Textile arts have strong emotional ties as well. Morabito said, “I think that’s very queer to think about, that space where pain and elation happen kind of simultaneously. And that’s like our joy becomes political resistance, but that sorrow can’t be unbound from it.”
Fifield-Perez is currently expressing himself through ongoing weavings by marking time and measuring space to represent him and his husband, who are dealing with immigration and the emotions of being in a long-distance relationship. This is seen in a recent piece titled, “Cutty Cut Cut,” memorializing the fallen strands of cut hair on the tile floor of his home, marking the end of another visit that consists of a haircut done by his husband, as per their tradition.
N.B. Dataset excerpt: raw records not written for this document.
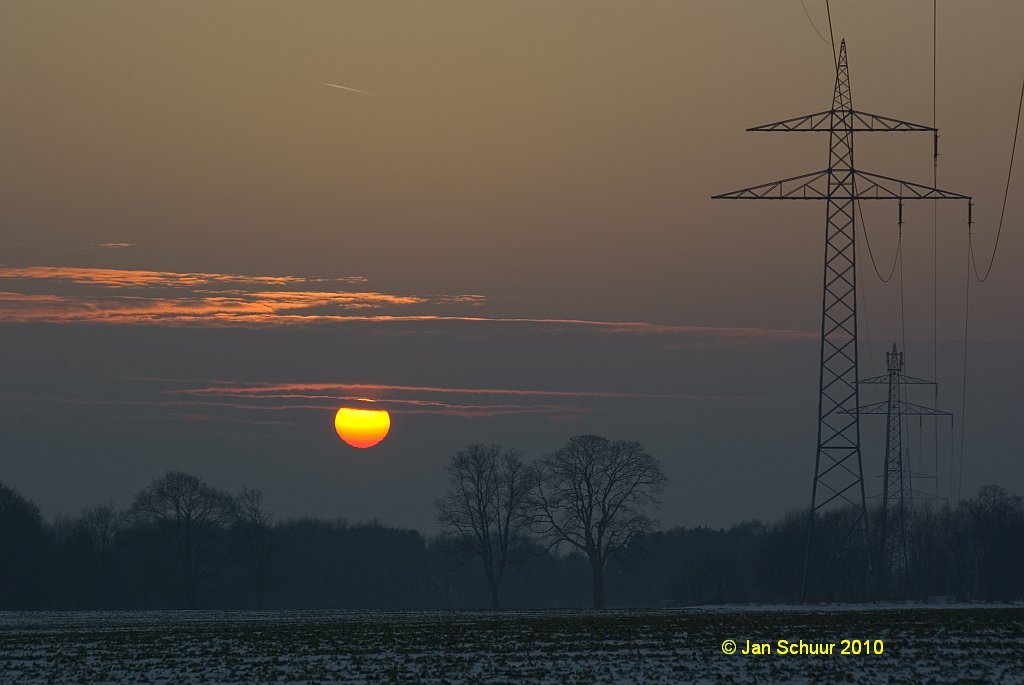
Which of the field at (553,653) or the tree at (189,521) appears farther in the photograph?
the tree at (189,521)

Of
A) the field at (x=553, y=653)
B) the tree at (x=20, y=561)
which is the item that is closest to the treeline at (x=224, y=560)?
the tree at (x=20, y=561)

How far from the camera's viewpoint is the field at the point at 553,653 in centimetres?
3338

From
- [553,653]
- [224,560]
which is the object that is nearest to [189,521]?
[224,560]

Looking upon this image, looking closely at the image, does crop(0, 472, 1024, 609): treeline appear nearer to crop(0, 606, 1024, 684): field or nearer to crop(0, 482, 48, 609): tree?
crop(0, 482, 48, 609): tree

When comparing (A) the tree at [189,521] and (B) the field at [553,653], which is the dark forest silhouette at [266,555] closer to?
(A) the tree at [189,521]

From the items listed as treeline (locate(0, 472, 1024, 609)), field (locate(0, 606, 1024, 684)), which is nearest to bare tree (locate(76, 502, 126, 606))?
treeline (locate(0, 472, 1024, 609))

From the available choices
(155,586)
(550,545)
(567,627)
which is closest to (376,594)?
(155,586)

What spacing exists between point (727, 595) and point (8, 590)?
76.6 metres

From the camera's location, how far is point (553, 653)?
38125 mm

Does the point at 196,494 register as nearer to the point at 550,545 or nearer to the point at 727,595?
the point at 550,545

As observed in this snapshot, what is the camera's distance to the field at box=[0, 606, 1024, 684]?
3338 cm

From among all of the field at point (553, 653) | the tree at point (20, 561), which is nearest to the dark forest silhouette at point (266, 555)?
the tree at point (20, 561)

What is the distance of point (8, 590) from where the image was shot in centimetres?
12200

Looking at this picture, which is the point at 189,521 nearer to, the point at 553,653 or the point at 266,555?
the point at 266,555
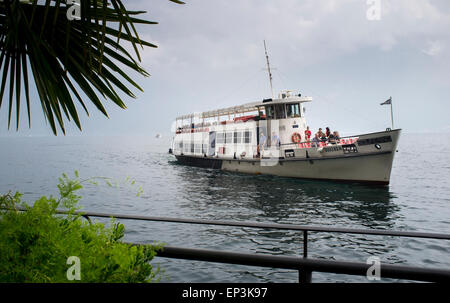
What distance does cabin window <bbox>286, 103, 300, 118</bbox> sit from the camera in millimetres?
27938

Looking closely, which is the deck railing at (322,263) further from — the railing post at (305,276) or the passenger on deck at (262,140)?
the passenger on deck at (262,140)

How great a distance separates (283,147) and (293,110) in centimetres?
360

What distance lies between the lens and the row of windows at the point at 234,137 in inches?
1150

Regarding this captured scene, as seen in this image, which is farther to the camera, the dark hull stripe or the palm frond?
the dark hull stripe

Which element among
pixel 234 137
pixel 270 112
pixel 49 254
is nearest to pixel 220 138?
pixel 234 137

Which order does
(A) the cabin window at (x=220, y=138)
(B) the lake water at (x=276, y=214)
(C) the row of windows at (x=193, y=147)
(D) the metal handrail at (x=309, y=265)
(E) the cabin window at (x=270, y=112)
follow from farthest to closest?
(C) the row of windows at (x=193, y=147), (A) the cabin window at (x=220, y=138), (E) the cabin window at (x=270, y=112), (B) the lake water at (x=276, y=214), (D) the metal handrail at (x=309, y=265)

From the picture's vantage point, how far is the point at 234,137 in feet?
99.6

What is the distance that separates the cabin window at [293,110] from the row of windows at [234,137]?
3846 millimetres

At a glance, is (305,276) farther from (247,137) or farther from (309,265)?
(247,137)

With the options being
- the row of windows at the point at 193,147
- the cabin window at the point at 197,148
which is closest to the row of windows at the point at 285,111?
the row of windows at the point at 193,147

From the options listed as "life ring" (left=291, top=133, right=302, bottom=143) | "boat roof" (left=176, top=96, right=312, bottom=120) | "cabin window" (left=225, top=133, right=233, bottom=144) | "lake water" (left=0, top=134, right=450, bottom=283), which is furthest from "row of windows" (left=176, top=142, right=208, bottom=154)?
"life ring" (left=291, top=133, right=302, bottom=143)

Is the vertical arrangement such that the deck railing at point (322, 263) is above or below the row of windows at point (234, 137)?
below

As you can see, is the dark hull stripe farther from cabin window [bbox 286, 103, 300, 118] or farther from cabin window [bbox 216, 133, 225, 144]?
cabin window [bbox 286, 103, 300, 118]

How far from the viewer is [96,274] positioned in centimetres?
134
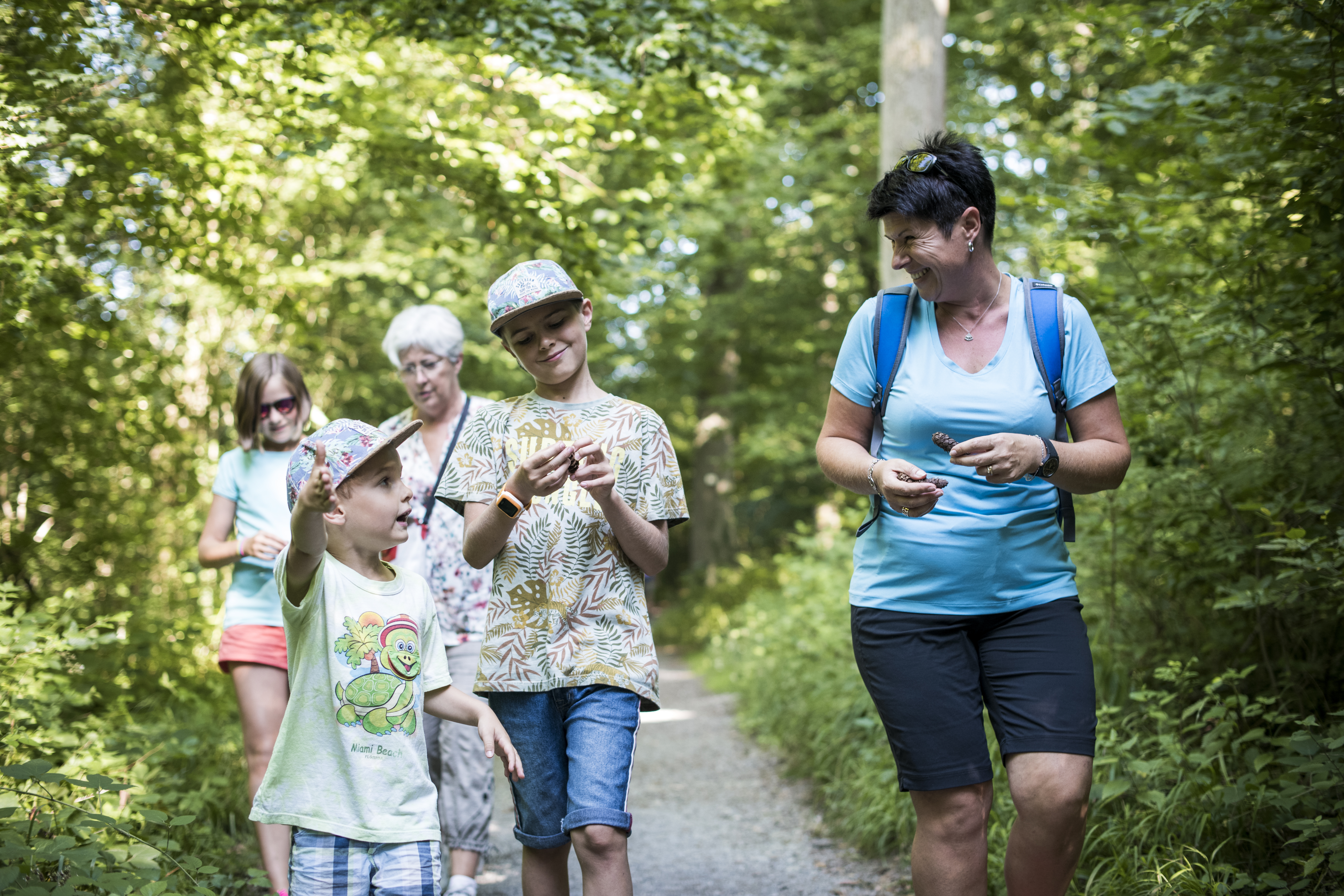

In the book, Fray, by Julia Bryan-Wilson, the connections between textiles and politics are strong. It discusses how textile arts can memorialize certain points in time, especially those of social upheaval, such as the AIDS epidemic in the 1980s. This can be seen with Cleve Jones, a co-founder of The San Francisco AIDS Foundation, and organized the NAMES Project or the AIDS Memorial Quilt. The quilt is the largest community arts project and memorializes almost 85,000 Americans who were lost to AIDS. This project brought many queer people together in a time of political upheaval in the LQBTQ+ community.
In Moribito’s weaving series, “For Félix,” they retraced the works of Félix Gonzáles-Torres, a gay Cuban-American artist whose work encompasses the mourning of his partner, Ross Laycock; living as HIV-positive; and love. Gonzáles-Torres is well known for his work, “Portrait of Ross,” a 175-pound pile of candies representing Ross’ ideal body weight. The piece diminishes as people take candy from the pile, representing Ross’ diminishing body caused by AIDS-related complications. Gonzalez-Torres then replenishes the pile to grant his lover eternal life.
Gonzáles-Torres also has a series of beaded curtains dividing rooms and spaces that Morabito retraced in their work. “I have hand-woven textiles that are patterned with doubly. They come off of the loom before they’re finished, and then these enormous lengths of fringe are then beaded with glass beads, and that becomes a visual reference…but then becomes something itself, because it’s made in a different period of time through different disciplinary concerns.”
After moving to D.C. in 2002, Paradiso began working on quilting projects. Through the growing textiles and fine arts exhibition and the book, Queer Threads, he came face to face with the queer textiles community. “Since then I’ve really connected with queer textile artists. I think it’s a really welcoming group, I feel well connected.”
When asked if there was any advice that Paridiso would like to offer young queer artists entering the scene he said, “meet everyone you can. Be generous. Work hard in your studio. Go see art. When your art is in a venue, go see it multiple times. It supports the venue, and when it’s over go after and support that venue.”
Morabito explained that history and experiences are legitimate. “Listen to yourself and be the artist that you’re supposed to be, and don’t worry about trying to be somebody else and to make work…you know, just go for it and claim it, and don’t feel like you’re less than for making work through that experience.”
The textiles community is welcoming to LGBTQ+ individuals and offers a set of linear codes and creativity within it to leave their mark on the crafting world. The textile and crafts community is no longer just seen as something that is predominantly represented as either feminine or just a home craft. Through all textile mediums, the narrative is changing in the United States to highlight the voices of marginalized groups of people.